The management of CNV due to PIC has not been conclusively determined, as most published cohorts (Table 2) report on small number of patients with short follow-up, including some with intermixed subfoveal and juxtafoveal CNV lesions. A variety of treatment options have been described, including PDT,10–16 use of local and systemic steroid monotherapy,2,4,9 submacular surgery,6,7 and recently anti-VEGF agents.17,18 Corticosteroids have also been advocated as a therapeutic adjunct to PDT, in particular due to their dual anti-inflammatory and antiangiogenetic properties.19,20
Oral steroids and laser photocoagulation were tried as early as 1984 by Watzke et al1 in their initial presentation of 10 cases of a clinical entity that they termed “PIC”. Brown et al2 presented 5 patients who underwent oral and subtenon corticosteroid treatments, which reportedly slowed or stopped the subfoveal neovascularization, though without effect on final visual acuity which was less than 20/200 in all eyes. Submacular surgery was considered as a potential treatment of CNV due to PIC in 1995 by Adelberg et al,7 who reported 1 case with more than 2 lines of Snellen acuity gain at the end of the follow-up period. Olsen et al6 in 1996 reported further promising results in 5 patients (6 eyes) who underwent submacular surgery and noted visual improvement in all 6 eyes, although recurrences were common (4 out of 6 eyes). Sickenberg et al11 in 2000 presented 1 case treated with PDT and followed for 35 weeks with no change in visual acuity (20/100), whereas Rogers et al10 reported on 6 cases of PIC complicated with CNV and treated with PDT, and noted visual improvement in 4 eyes, decline in 1 and, stabilization in 1. Further reports on small cohorts of patients with PIC by Wachtlin et al,12 Chatterjee and Gibson,13 Postelmans et al,14 Lim et al,15 and Coco et al16 substantiate a general trend toward favorable results with PDT. Fong et al21 and Chan et al22 reported encouraging results on combined PDT with oral or intravitreal steroid. Finally, Vossmerbaeumer et al17 reported the successful outcome in a case of CNV secondary to PIC with intravitreal anti-VEGF treatment (bevacizumab), and Leung et al18 reported favorable results in a case with intravitreal ranibizumab after a short-term follow-up.
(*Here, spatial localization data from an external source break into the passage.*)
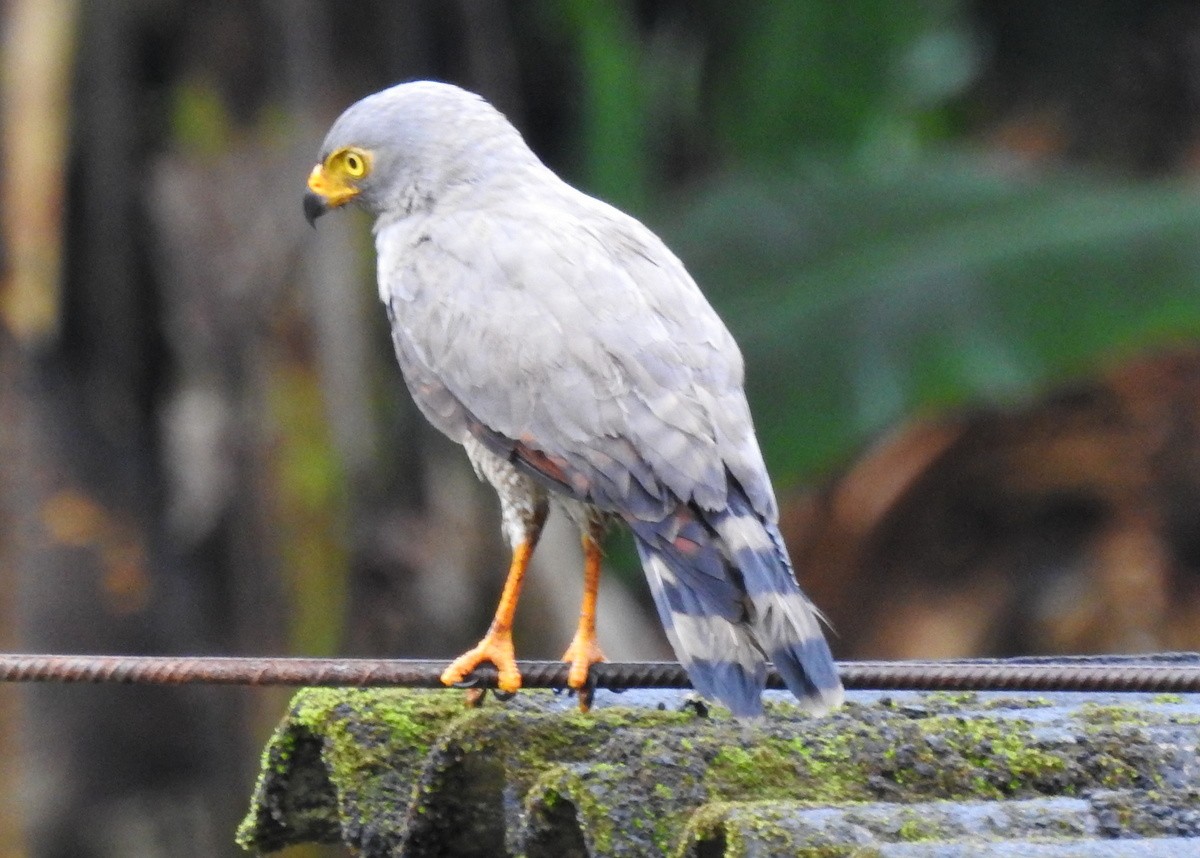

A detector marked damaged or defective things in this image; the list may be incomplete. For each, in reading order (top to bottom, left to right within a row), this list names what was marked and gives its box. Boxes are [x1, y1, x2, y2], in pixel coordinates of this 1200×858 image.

rusty metal wire [0, 652, 1190, 696]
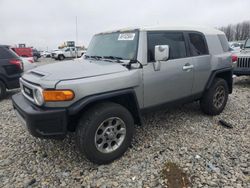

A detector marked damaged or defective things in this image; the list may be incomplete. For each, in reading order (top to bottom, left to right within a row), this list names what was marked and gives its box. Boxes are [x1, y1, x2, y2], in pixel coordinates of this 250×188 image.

damaged vehicle [12, 25, 234, 164]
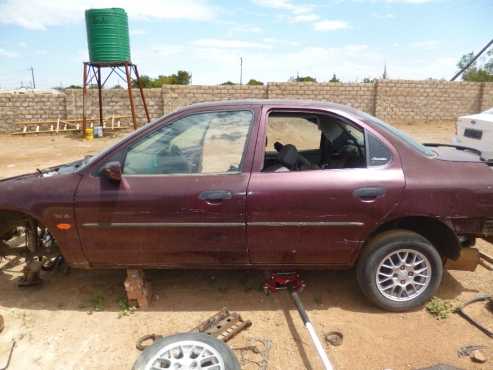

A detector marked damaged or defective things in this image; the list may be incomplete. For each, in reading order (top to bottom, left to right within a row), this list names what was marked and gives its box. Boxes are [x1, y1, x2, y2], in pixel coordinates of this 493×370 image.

damaged maroon sedan [0, 99, 492, 310]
PDT is generally safe and effective for subfoveal CNV in age-related macular degeneration and high myopia. For other CNV etiologies, PDT is an option if outcome without treatment is likely to be poor, and preliminary success in ocular histoplasmosis syndrome, angioid streaks, idiopathic, and other conditions has been reported.10,11 Our results correlate with the ones reported by other authors11–16 further substantiating PDT as an effective treatment option in CNV due to PIC. It also adds to relevant literature a small but significant cohort of patients with long-term follow-up, which highlights the prolonged effectiveness of PDT in this patient group. The natural course of the disease is also demonstrated in our study with the presentation of a number of patients left untreated. Some of this group retained a functional visual acuity even after a long follow-up, implying that active neovascularization may recede leaving macula relatively unharmed.
Allowing for obvious limitations, such as the small number of cases and the retrospective review of patient records, our study contributes mainly with the long-term follow-up to the limited body of literature regarding CNV due to PIC.
The authors report no conflicts of interest in this work.